• _課題文_
東京でマジックをやっている「くりたくん」です。

前回はモダンでしたが、今回はレガシー記事を書きました!
「ラガバン」禁止になってから暫くやっていなかったレガシー。久しぶりのプレイ備忘録です。

復帰当初は「ハンマータイム」を使って遊んでいたのですが、友人に「現実を見ろ」と諭され、12月のエターナルパーティ東京と1月初旬の第21期レガシー神決定戦ではURデルバーを使いました。
使用期間は1~2か月ですが、良き友人に恵まれ質のいい練習が出来たので、この期間に練度はかなり上がったものと自負しています。
今回はそこで得たノウハウのうち、特にミラーマッチに勝つために大事なことををまとめました。
ややニッチな記事になりますが、良ければご覧ください。

2.ミラーマッチの共通認識

2-1.デルバーはクロパに非ず

古来より、デルバーはレガシーを代表するクロックパーミッションデッキとされてきました。ただひたすら序盤戦に強く長いゲームはやや苦手とされてきました。しかし令和に入り、様々な継戦手段を獲得したデルバーは、クロパという枠組みを超え、あらゆるレンジで勝負が出来るグッドスタッフデッキに進化しました。

• _演習課題_
A. 記録の冒頭から「Look at this image. Mask cell.」を含む行まで(両端の行を含む)を、空行を除いて番号付きリストとして並べてください。
B. レガシー環境のデルバーについての課題文を、最後の文に続けて書き進めてください。

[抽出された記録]
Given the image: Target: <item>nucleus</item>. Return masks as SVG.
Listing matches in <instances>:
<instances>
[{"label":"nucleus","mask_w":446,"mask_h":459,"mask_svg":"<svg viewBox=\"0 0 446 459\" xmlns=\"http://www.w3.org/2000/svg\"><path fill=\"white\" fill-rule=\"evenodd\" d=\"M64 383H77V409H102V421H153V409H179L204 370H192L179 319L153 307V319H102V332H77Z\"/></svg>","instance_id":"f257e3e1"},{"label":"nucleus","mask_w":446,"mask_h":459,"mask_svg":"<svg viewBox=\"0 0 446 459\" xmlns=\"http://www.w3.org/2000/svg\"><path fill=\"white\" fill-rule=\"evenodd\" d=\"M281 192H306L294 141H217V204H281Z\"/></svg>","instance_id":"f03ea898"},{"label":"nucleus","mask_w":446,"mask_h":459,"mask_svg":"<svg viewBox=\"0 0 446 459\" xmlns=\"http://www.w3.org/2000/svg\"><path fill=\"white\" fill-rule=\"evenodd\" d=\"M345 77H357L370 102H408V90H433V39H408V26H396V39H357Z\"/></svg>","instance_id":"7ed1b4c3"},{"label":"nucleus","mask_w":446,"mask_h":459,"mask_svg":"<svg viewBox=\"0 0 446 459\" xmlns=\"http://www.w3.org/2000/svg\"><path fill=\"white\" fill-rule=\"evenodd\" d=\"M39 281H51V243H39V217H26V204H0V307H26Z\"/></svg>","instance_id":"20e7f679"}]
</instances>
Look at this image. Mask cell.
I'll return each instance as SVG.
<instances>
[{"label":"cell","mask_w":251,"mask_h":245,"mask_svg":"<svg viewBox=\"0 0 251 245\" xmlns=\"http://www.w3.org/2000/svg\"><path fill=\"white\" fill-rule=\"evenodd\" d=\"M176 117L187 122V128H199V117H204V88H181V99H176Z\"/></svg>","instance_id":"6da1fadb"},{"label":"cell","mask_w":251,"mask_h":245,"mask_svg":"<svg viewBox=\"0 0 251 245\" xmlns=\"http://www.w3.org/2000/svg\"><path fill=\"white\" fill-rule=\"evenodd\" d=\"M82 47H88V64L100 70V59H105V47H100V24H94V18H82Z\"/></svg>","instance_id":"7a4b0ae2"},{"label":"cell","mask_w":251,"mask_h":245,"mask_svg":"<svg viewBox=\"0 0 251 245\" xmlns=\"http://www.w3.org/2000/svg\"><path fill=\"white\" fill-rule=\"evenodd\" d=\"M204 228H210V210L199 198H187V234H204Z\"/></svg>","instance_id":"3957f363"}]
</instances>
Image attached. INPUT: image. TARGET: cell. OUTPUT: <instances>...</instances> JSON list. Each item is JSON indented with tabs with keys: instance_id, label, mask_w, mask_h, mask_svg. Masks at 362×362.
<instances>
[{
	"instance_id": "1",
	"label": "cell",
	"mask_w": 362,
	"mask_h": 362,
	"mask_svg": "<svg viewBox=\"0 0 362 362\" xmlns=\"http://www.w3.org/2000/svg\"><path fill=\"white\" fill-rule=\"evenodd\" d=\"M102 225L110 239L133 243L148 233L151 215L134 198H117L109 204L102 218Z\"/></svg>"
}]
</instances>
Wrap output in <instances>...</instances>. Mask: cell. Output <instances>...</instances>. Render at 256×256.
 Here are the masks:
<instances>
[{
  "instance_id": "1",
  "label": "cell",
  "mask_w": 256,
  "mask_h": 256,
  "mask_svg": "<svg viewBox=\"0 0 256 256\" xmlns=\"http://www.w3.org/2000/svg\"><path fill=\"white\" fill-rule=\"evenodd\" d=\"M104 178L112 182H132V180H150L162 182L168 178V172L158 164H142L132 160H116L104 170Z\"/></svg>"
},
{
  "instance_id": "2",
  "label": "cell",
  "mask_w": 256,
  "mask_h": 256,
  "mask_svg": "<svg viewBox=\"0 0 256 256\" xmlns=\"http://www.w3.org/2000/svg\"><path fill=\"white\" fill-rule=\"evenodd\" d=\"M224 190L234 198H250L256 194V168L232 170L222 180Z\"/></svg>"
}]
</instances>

• _解答一覧_
A.
1. Given the image: Target: <item>nucleus</item>. Return masks as SVG.
2. Listing matches in <instances>:
3. <instances>
4. [{"label":"nucleus","mask_w":446,"mask_h":459,"mask_svg":"<svg viewBox=\"0 0 446 459\" xmlns=\"http://www.w3.org/2000/svg\"><path fill=\"white\" fill-rule=\"evenodd\" d=\"M64 383H77V409H102V421H153V409H179L204 370H192L179 319L153 307V319H102V332H77Z\"/></svg>","instance_id":"f257e3e1"},{"label":"nucleus","mask_w":446,"mask_h":459,"mask_svg":"<svg viewBox=\"0 0 446 459\" xmlns=\"http://www.w3.org/2000/svg\"><path fill=\"white\" fill-rule=\"evenodd\" d=\"M281 192H306L294 141H217V204H281Z\"/></svg>","instance_id":"f03ea898"},{"label":"nucleus","mask_w":446,"mask_h":459,"mask_svg":"<svg viewBox=\"0 0 446 459\" xmlns=\"http://www.w3.org/2000/svg\"><path fill=\"white\" fill-rule=\"evenodd\" d=\"M345 77H357L370 102H408V90H433V39H408V26H396V39H357Z\"/></svg>","instance_id":"7ed1b4c3"},{"label":"nucleus","mask_w":446,"mask_h":459,"mask_svg":"<svg viewBox=\"0 0 446 459\" xmlns=\"http://www.w3.org/2000/svg\"><path fill=\"white\" fill-rule=\"evenodd\" d=\"M39 281H51V243H39V217H26V204H0V307H26Z\"/></svg>","instance_id":"20e7f679"}]
5. </instances>
6. Look at this image. Mask cell.

B.
かつては《レンと六番》、《夢の巣のルールス》、《王冠泥棒、オーコ》、《戦慄衆の秘儀術師》が、いまは《表現の反復》がその役割を担っています。

一時代を築いた悪魔たち

昔からこの役割のカードは真っ先に対処しなければならないとされてきましたが、《表現の反復》もこれらと同様に看過できない存在です。
このカードを何回通したか、このカードを何回打ち消したかが、ミラーマッチの勝敗に直結します。

2-2.強いカードと弱いカード

デルバーのミラーマッチでは、強いカード、弱いカードが明確に存在しています。
強いカードは《相殺》《表現の反復》《紅蓮破》《濁浪の執政》《不毛の大地》
弱いカードは《意志の力》《目くらまし》《厚かましい借り手》です。

強いカード


弱いカード

厳密に言うと、《濁浪の執政》と《厚かましい借り手》はメインとサイドで大きく評価が変わるのですが、概ねこんなもんでしょう。
強いカードを強く使い、弱いカードをどこまで弱く使わないか、を意識してください。

2-3.サイドボーディング

サイドボード後は先述の弱いカードを減量して、強いカードを追加します。
良くある形は以下の通りです。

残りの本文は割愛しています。